··· Source extract
Celebrating Talent!


(By Buzz Knight) Every once in awhile we have to take a pause in the chaos of the day and stop and celebrate the group that is a prime differentiator in our battle for attention.

As someone who started on-air, maybe I have a different appreciation for the oddities, nuances, and beauty of talent — but isn’t it more critical than ever for us to embrace this bunch? We are fighting hard to remain top-of-mind every day, and if we give up on them and just treat them as a line item, aren’t we asking for trouble?

I applaud people like Fred Jacobs who during his career has always understood the important value proposition of Talent and I also applaud Tracy Johnson and his recent blog post “Open Letter to Radio: It’s time to develop personalities” for bringing this vital topic to the foreground of our conversation.

Let’s evaluate what Great Talent means to a Great Audio Brand:

Talent keeps you live and in the moment when something of local or national importance is going on. Imagine being without talent at a moment of market crisis and shiver at the thought of not being in the moment.

I think of the importance of Talent in Nashville in light of the recent tragedy.

Talent allows you to engage in the moment with your audience while utilizing your important social and digital channels.

Imagine trying to connect with your available audience without Talent and you’re imagining a sterile brand experience.

Talent allows you engage on behalf of your clients with the benefit of the greatest “pitch masters” that can sell products and services in a local market.

Imagine an experience without talent to execute that plan.

I’m sure some of you can celebrate other talent benefits I’m not highlighting.
Please hit me up and let me know what you’re thinking.
······
▶ The tasks
1/ Retype the post on radio talent, everything from "(By Buzz Knight)" down to "battle for attention.".
2/ Continue the post on radio talent, beginning after its final sentence.
The data that comes next is separate from the post on radio talent.
··· Excerpted records
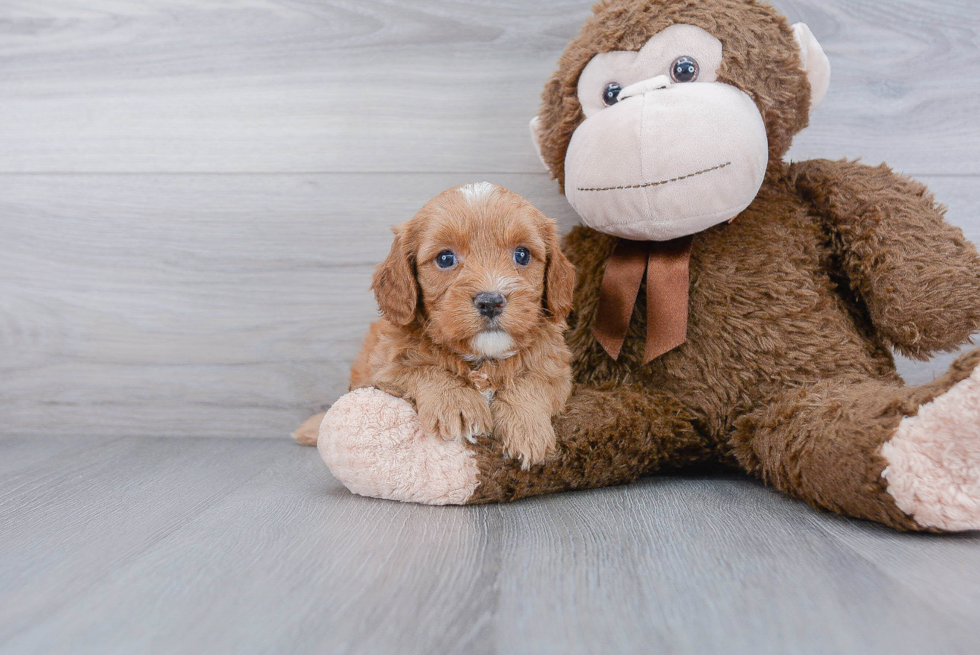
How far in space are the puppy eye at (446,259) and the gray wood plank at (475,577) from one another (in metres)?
0.47

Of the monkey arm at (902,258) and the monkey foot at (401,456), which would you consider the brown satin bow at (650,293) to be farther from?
the monkey foot at (401,456)

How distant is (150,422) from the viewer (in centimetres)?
200

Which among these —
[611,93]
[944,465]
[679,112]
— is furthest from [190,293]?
[944,465]

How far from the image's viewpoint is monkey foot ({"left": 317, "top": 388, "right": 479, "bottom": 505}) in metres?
1.21

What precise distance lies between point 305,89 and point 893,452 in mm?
1721

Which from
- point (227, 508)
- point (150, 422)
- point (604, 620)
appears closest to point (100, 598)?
point (227, 508)

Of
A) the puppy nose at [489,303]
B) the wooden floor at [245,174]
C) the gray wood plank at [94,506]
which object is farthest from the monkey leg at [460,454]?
the gray wood plank at [94,506]

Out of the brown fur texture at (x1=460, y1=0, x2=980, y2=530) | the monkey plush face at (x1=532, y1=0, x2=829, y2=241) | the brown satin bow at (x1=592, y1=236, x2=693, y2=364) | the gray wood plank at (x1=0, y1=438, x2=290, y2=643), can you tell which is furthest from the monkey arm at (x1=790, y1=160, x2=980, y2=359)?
the gray wood plank at (x1=0, y1=438, x2=290, y2=643)

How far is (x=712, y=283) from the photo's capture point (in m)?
1.43

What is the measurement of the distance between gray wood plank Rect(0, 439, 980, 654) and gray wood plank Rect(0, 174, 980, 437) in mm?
637

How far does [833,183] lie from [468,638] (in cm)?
127

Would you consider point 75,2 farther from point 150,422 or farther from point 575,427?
point 575,427

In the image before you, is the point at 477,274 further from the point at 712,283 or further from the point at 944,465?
the point at 944,465

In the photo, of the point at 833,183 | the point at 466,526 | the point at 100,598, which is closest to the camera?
the point at 100,598
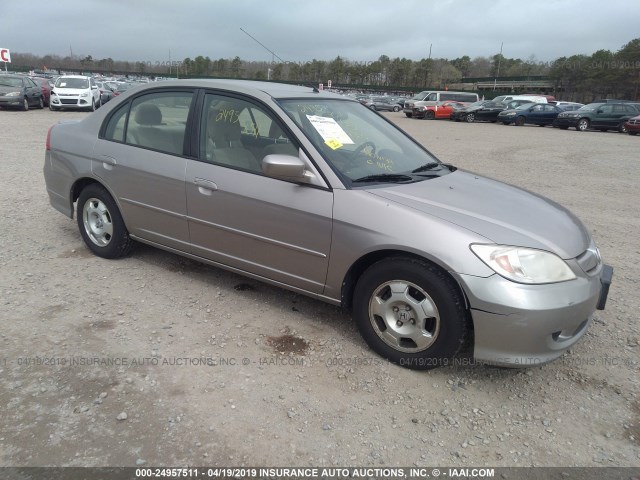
······
▶ Responses per task
1/
(By Buzz Knight) Every once in awhile we have to take a pause in the chaos of the day and stop and celebrate the group that is a prime differentiator in our battle for attention.

2/
We have to celebrate TALENT!

Buzz Knight is the CEO of Buzz Knight Media and can be reached by e-mail at [email protected]


  1. Love Talent. ..Love Developing Them People Friends Artists They Are! 6 years ago .. I hired two local musicians (Husband-Wife) to Do Mornings on our Palm Beach County/ 100.3FM. LegendsRadio.com They got the skills at our local Connecticut School Of Broadcasting Not Only are THEY Loving their new career. They’re REAL. Listeners Love THEM!

  2. I have 20 years major market experience.
    Now retired. I Won’t voice track for minimum wage. My dream now is to host a conservative women’s news show. I would take calls and interview conservative women. We would talk abortion, economy, religious freedom and more.

  3. Some of the worst managers were once talent. Failed talent, that is. They couldn’t cut it on the air, they moved into sales, then management. Taking with them a lot of resentment towards the skilled talent — which they never were.

  4. Without great talent – there can be no great brand.

    The irony for radio is that The Talent (On-air and writers) are the ONLY elements over which radio can establish itself in every market. Everything else is out-sourced.
    Cookie-cutter voice tracks and cookie-cutter announcer formats do nothing to enhance the position of any radio station.

    Such strategies are no more than a combination of keeping bush fires down and deck chairs rearranged.

    And yet, these are the very elements that station owners and management go out of their way to throttle – a form of slow self-strangulation.
    Not only are these absurd behaviours counter productive, they are ape-snake crazy.

  5. By all means, Buzz, I do agree with celebrating those skilled and talented individuals that are still able to and, more importantly, allowed to “bring home the bacon”.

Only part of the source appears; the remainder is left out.